Também houve eras dentro do próprio Van Halen: o ímpeto juvenil com David Lee Roth (o álbum de estreia de 1978 é um manifesto), a fase Sammy Hagar com melodias largas e baladas grandiosas (“Why Can’t This Be Love”, “Dreams”), e um final de trajetória que, entre idas e vindas, manteve Eddie como norte estético da banda. Em cada momento, a assinatura estava lá: economia de notas quando a canção pedia e fúria atlética quando a música pedia outro movimento.

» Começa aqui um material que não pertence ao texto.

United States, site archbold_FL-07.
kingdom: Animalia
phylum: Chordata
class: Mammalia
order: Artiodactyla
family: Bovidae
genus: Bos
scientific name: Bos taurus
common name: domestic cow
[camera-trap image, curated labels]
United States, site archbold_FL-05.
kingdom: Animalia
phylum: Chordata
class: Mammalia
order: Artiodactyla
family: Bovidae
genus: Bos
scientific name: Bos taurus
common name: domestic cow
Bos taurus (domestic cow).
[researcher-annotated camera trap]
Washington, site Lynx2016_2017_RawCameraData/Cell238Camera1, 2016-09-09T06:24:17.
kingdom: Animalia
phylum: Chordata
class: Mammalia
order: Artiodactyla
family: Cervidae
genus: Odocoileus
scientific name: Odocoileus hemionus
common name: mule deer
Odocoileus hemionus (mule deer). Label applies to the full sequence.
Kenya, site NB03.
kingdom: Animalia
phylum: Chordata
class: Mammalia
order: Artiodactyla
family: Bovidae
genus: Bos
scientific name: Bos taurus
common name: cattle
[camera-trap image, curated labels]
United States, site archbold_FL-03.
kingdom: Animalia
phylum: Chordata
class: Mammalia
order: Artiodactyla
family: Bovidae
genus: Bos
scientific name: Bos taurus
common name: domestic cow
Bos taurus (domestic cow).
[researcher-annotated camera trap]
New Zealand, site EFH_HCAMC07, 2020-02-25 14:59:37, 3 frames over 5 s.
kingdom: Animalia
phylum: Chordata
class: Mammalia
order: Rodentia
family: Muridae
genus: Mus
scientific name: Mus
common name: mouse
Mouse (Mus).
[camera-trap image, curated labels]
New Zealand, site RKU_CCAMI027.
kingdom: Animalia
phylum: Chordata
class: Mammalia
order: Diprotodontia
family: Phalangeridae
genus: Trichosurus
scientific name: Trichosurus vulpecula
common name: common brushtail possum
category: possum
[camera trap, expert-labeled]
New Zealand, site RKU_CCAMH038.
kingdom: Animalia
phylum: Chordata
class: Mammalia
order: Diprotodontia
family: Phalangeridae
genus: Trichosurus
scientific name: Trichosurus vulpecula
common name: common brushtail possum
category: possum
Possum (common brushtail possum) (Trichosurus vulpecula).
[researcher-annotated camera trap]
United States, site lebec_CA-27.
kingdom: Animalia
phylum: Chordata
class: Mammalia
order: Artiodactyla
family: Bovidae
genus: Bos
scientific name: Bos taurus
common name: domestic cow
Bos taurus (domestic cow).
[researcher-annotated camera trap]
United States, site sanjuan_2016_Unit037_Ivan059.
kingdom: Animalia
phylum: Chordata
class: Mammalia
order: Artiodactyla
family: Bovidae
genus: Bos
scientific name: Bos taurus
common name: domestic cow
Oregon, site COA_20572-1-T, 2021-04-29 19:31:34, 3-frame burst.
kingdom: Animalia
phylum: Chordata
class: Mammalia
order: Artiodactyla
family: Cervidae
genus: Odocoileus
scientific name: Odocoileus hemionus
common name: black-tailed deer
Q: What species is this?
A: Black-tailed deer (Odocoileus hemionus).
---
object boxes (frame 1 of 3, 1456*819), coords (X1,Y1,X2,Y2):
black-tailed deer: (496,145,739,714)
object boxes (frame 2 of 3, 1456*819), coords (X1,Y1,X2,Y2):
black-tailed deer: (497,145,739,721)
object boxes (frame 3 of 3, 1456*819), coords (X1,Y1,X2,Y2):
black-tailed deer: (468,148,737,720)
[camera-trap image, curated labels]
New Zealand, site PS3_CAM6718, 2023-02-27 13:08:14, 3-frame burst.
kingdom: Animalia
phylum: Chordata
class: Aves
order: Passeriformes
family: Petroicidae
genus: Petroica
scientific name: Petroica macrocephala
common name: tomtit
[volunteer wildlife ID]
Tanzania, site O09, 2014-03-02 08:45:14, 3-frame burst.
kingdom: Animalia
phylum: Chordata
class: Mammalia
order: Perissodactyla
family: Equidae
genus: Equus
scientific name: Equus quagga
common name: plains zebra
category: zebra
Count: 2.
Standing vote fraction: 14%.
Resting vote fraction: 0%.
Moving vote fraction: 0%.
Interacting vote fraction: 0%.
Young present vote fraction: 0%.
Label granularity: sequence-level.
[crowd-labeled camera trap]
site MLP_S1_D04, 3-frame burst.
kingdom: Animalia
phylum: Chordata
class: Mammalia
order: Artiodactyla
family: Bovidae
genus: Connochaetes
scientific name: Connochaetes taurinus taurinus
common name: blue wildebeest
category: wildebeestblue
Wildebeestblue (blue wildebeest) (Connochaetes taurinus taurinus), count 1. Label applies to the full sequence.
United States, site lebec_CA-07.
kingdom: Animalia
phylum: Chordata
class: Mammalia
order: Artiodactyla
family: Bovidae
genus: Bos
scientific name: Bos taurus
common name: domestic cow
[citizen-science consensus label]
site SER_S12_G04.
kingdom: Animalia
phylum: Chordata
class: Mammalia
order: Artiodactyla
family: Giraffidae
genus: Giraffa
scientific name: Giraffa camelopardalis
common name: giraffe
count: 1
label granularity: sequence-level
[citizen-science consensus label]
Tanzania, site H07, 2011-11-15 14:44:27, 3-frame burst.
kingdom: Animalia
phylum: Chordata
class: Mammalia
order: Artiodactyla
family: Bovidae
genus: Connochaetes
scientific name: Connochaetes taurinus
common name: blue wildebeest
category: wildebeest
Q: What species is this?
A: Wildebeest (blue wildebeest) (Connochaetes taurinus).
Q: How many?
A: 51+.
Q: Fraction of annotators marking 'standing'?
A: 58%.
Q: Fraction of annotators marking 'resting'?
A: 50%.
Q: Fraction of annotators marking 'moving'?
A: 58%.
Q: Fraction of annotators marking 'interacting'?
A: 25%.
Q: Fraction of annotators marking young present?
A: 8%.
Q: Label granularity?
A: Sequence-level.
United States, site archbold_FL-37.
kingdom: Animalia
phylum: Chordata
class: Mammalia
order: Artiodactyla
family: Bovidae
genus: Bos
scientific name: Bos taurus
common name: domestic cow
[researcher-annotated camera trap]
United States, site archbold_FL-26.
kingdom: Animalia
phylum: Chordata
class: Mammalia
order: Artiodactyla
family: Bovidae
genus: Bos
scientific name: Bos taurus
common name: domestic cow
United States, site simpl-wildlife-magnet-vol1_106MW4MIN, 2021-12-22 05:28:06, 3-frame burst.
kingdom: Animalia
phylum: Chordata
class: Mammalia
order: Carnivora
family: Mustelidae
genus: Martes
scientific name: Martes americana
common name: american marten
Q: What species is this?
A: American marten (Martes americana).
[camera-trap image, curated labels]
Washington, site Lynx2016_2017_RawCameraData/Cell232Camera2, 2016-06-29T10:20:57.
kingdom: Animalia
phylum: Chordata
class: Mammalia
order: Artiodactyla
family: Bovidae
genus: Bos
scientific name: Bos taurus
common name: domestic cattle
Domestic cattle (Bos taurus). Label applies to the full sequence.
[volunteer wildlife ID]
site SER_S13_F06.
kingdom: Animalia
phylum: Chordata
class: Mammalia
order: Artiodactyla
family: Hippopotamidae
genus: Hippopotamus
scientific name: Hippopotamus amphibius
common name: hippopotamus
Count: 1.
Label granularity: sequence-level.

Cinco anos sem Eddie não significam cinco anos sem sua arte. A guitarra segue conjugando opostos, com disciplina de relojoeiro e espírito de criança, laboratório e garagem, técnica e sorriso. No fundo, é isso que sua obra nos lembra. A inovação de verdade não é um catálogo de truques, mas a coragem de reimaginar o instrumento, e, por tabela, o próprio rock. Eddie Van Halen não tocava apenas rápido, ele tocava novo. E continua nos ensinando a fazer o mesmo.